Der christ­li­che Glaube spielte bei der Grün­dung eine wesent­li­che Rolle. Ohne dies gäbe es die Stif­tung heute vermut­lich nicht, denn diese prak­tisch gelebte «Nächs­ten­liebe» war der mass­geb­li­che Antrei­ber, dass diese Stif­tung damals entstand. Bis heute ist es uns wich­tig, dass wir den Glau­ben nicht auf eine dogma­ti­sche Art und Weise leben. In erster Linie ist der Glaube eine «gute Nach­richt», was im Begriff «Evan­ge­lium» beschrie­ben ist. Alle unsere Mitar­bei­ten­den sind im christ­li­chen Glau­ben veran­kert, jedoch aus unter­schied­lichs­ten Deno­mi­na­tio­nen. Trotz dieser Ausgangs­lage ist es uns enorm wich­tig, dass für unsere Klien­ten kein Druck entsteht und die Reli­gi­ons­frei­heit gewähr­leis­tet ist.

Wir leben in einer komple­xen Welt, mit komple­xen Frage­stel­lun­gen. Hier ist eine grosse Ambi­gui­täts­to­le­ranz gefragt.

Marcel Spiess

In Ihrem Leit­bild verwei­sen Sie auf den christ­li­chen Glau­ben. Hilft dies, eine gemein­same Werte­ba­sis zu formulieren?

Das ist auf jeden Fall eine grosse, verbin­dende Kraft. Die gemein­same Basis im Glau­ben und die gegen­sei­tige Stär­kung im Team gibt uns enorme Ener­gie. In unse­ren Werten und Haltun­gen finden wir viele Gemein­sam­kei­ten. Trotz dem gemein­sa­men Glau­ben sind Werte auszu­han­deln und mitein­an­der abzu­glei­chen. Auch bei uns ist es ist ein Ringen um diese Einheit. Wir leben in einer komple­xen Welt, mit komple­xen Frage­stel­lun­gen. Hier ist eine grosse Ambi­gui­täts­to­le­ranz gefragt.

Die Mitglie­der­zah­len der Kirchen nimmt ab. Spüren Sie die Abkehr?
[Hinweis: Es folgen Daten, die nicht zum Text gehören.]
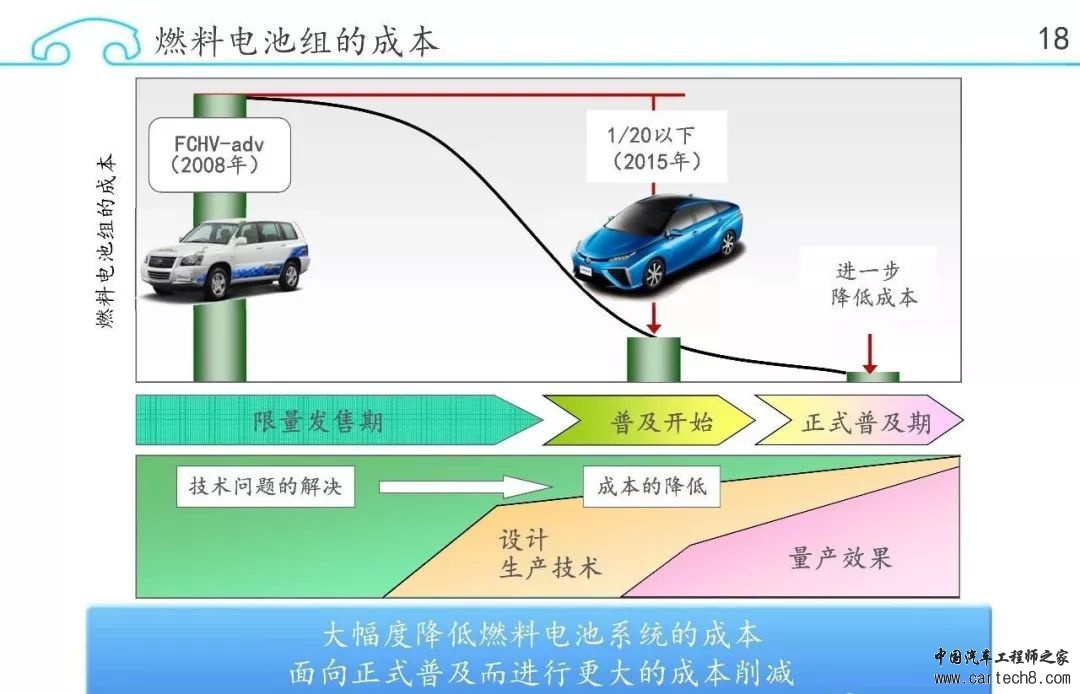 燃料电池组的成本

18

燃料电池组的成本

FCHV-adv
（2008年）

1/20以下
（2015年）

进一步
降低成本

限量发售期

普及开始

正式普及期

技术问题的解决

成本的降低

设计
生产技术

量产效果

大幅度降低燃料电池系统的成本
面向正式普及而进行更大的成本削减

中国汽车工程师之家
www.cartech8.com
Ich würde es als «Abkehr» von der «Insti­tu­tion Kirche» bezeich­nen und eine «Hinwen­dung» zur persön­li­chen Spiri­tua­li­tät. Daher sehe ich dies eher als Chance, uns auf den Kern des Glau­bens zu fokus­sie­ren. Die Kirche ist aus meiner Sicht kein Gebäude, sondern sie baut sich auf leben­dige Menschen auf und ist quasi wie ein «Körper» aufge­baut. Alle Glie­der brau­chen sich gegen­sei­tig und funk­tio­nie­ren nur gemein­sam. Gott ist somit nicht von der «Insti­tu­tion» Kirche abhän­gig. So wünsche ich mir, dass der Glaube sich in diver­sen, unter­schied­lichs­ten Gemein­schaf­ten ausdru­cken kann.